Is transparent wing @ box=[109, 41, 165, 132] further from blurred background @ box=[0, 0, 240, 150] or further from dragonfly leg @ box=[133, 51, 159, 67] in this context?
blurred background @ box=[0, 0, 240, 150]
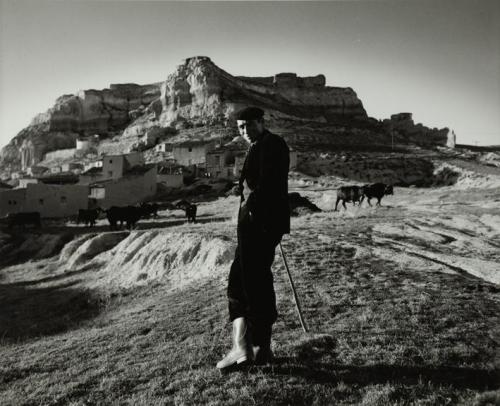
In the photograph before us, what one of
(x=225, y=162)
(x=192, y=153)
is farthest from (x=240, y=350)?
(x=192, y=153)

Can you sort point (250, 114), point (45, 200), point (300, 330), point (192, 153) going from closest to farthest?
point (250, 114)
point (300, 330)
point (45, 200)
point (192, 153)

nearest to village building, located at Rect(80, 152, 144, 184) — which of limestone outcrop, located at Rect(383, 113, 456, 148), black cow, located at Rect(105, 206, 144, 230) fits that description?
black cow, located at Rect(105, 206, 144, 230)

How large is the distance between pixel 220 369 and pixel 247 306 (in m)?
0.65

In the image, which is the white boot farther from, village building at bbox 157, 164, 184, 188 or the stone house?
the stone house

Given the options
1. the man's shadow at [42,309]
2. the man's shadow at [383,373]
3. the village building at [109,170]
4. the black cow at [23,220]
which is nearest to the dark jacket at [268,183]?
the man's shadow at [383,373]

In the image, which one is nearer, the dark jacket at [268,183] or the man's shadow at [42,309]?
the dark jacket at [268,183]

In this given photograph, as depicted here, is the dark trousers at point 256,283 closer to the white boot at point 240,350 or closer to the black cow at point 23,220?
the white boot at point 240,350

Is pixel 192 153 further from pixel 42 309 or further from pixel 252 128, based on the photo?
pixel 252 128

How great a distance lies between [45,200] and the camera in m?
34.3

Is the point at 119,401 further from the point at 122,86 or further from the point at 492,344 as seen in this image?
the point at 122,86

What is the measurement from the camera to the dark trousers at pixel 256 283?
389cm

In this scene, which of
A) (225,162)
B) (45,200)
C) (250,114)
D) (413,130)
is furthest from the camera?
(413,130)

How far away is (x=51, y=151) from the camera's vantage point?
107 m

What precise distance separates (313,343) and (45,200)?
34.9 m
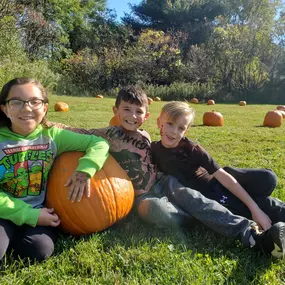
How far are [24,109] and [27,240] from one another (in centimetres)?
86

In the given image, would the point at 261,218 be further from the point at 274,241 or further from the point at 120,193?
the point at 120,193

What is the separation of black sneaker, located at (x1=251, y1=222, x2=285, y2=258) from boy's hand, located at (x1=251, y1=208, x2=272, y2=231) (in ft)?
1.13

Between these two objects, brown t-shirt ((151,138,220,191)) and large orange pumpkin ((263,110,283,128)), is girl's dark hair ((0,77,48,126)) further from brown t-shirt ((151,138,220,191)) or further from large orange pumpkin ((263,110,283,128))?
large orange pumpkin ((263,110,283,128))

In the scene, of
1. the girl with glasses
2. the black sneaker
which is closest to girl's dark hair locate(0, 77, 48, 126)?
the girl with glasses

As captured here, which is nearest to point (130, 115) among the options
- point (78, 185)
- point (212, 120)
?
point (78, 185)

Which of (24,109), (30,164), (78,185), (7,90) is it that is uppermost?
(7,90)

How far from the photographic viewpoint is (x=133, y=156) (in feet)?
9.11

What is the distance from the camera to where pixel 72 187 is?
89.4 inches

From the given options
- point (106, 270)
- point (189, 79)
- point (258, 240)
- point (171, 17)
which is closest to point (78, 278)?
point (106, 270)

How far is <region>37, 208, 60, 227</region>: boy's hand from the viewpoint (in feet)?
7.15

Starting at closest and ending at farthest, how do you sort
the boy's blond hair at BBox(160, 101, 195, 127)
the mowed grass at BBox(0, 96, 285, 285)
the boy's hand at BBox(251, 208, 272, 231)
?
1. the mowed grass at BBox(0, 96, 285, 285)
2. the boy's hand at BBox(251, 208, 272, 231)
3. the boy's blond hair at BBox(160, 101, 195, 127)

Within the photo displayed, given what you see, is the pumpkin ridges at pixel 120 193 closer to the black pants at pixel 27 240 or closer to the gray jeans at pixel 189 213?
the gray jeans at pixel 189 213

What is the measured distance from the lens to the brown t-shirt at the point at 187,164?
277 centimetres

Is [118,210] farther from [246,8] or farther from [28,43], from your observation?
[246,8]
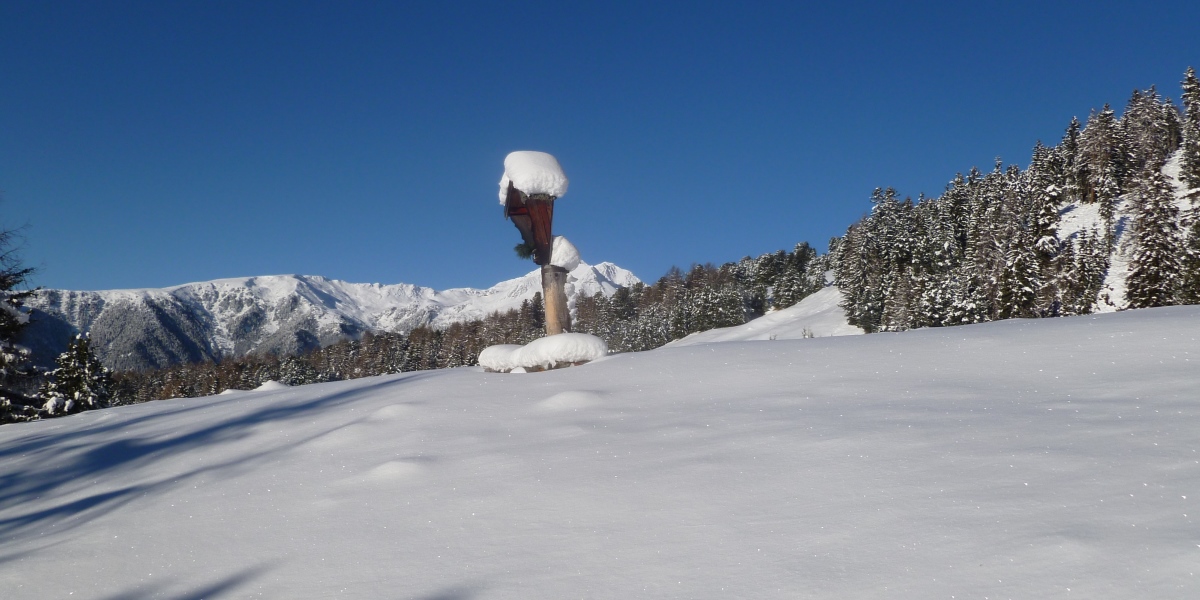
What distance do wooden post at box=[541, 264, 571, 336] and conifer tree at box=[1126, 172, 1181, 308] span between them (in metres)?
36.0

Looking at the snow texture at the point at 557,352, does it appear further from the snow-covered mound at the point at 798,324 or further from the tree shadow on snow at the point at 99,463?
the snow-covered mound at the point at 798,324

...

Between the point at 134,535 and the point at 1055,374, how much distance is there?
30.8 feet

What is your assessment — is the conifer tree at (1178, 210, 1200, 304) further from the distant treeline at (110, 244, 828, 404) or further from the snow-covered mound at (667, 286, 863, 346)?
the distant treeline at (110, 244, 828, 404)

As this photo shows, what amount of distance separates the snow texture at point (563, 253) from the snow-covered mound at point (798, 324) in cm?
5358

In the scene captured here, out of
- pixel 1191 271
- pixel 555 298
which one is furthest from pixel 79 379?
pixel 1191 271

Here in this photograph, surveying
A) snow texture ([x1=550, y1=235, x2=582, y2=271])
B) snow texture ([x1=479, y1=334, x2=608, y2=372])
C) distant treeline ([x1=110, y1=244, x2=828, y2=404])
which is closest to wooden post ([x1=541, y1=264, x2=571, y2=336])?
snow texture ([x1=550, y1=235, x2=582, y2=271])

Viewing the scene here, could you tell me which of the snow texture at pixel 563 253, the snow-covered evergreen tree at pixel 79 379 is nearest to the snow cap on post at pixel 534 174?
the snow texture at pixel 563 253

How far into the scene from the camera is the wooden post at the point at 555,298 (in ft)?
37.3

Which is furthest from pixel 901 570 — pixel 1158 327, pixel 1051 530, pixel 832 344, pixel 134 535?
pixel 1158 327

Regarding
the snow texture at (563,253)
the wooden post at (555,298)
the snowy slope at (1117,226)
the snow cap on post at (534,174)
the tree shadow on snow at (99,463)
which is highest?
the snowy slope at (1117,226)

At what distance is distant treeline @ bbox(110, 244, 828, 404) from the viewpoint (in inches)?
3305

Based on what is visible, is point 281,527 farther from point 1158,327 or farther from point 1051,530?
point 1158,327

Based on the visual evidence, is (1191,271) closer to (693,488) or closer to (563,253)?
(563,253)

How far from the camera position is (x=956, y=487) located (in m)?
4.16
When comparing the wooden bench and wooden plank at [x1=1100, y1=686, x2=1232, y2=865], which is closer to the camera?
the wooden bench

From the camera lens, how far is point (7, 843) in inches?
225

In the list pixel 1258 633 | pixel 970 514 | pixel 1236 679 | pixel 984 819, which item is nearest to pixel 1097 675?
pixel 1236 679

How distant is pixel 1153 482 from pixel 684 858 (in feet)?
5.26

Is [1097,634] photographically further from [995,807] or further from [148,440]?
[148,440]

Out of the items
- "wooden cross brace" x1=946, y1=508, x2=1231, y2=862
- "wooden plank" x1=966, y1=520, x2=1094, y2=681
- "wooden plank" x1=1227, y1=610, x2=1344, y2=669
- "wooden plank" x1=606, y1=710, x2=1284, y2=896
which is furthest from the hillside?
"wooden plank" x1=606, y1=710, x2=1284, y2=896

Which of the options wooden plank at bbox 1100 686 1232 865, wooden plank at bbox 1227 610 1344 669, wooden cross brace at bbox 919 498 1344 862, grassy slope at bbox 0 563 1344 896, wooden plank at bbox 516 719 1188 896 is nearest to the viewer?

--

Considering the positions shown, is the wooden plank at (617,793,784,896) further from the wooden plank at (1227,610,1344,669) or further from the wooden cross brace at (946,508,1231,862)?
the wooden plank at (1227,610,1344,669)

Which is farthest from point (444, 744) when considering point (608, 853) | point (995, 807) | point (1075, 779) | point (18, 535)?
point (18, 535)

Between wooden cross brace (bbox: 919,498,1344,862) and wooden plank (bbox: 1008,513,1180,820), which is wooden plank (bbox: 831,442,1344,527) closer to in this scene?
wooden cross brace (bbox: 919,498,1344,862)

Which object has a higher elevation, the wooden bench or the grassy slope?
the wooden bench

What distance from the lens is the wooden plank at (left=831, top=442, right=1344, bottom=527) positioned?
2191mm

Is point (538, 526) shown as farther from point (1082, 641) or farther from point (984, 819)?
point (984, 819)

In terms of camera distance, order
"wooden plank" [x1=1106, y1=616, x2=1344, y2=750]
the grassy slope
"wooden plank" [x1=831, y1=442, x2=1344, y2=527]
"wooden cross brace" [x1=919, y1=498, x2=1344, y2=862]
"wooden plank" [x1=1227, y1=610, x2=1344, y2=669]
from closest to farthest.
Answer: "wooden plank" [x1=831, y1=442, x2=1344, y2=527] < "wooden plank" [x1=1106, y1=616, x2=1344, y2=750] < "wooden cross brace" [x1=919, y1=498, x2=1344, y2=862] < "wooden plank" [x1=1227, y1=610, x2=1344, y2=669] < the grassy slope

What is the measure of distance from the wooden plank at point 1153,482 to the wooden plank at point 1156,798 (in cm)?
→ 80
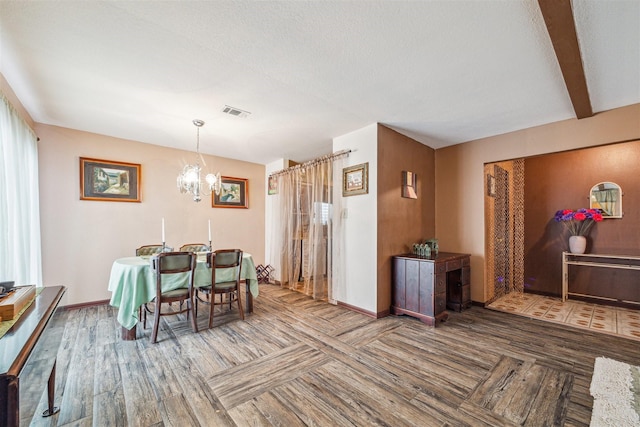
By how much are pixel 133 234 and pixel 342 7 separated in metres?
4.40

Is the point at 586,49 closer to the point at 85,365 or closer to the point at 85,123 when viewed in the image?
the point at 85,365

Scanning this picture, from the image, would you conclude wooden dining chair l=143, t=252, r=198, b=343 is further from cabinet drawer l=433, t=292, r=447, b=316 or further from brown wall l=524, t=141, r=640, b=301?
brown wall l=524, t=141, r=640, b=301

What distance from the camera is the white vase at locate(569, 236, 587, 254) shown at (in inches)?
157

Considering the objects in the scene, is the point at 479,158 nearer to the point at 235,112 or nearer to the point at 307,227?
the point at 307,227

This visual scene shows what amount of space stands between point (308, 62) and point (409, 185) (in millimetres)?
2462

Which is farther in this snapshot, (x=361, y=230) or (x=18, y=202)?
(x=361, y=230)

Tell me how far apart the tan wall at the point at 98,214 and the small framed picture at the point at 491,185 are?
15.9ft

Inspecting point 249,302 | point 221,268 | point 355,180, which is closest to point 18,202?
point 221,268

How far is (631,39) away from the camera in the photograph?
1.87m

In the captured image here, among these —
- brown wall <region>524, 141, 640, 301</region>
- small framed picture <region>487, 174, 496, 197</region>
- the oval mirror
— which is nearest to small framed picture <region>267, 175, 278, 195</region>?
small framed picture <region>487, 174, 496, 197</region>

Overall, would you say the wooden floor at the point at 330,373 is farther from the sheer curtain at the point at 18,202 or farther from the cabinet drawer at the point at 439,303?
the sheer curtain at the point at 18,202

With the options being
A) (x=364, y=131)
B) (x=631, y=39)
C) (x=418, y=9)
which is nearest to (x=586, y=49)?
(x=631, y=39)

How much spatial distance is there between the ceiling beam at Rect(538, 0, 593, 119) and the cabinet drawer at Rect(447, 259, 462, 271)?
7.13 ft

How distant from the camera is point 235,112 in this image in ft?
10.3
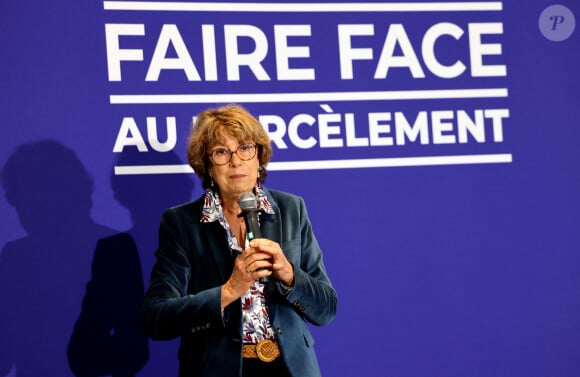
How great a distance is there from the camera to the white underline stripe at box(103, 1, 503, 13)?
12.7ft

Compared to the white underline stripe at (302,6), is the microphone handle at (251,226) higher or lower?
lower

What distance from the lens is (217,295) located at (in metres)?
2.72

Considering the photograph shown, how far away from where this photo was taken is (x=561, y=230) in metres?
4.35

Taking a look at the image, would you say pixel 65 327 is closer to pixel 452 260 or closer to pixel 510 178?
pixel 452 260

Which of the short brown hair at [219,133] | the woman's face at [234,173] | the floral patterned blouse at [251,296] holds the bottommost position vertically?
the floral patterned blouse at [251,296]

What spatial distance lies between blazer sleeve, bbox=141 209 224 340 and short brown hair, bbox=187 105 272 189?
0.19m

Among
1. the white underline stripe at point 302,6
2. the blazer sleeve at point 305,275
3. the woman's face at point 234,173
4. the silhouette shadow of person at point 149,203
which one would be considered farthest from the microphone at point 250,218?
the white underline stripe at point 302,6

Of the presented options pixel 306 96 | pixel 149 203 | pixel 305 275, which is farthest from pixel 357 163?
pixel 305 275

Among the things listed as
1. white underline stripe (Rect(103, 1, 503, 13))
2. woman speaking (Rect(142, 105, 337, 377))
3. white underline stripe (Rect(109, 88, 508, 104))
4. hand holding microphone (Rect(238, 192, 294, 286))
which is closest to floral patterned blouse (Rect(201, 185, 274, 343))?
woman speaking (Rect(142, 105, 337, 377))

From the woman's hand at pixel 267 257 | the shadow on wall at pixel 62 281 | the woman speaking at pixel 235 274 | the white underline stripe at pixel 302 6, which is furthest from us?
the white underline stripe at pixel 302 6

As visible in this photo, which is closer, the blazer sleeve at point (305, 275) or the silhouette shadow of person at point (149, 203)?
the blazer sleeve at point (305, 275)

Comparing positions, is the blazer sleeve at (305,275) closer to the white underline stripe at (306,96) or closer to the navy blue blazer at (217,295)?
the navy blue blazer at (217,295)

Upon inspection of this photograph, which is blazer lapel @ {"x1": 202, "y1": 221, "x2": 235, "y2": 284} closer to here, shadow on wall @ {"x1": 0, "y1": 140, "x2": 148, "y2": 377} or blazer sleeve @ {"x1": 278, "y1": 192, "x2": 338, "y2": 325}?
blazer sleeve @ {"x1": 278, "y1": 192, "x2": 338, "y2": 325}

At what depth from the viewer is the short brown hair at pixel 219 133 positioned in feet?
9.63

WRITTEN PROBLEM: How many lines in the items above contain the string "person"? Case counts. Reply with the number alone.

SOLUTION TO THE EXERCISE: 2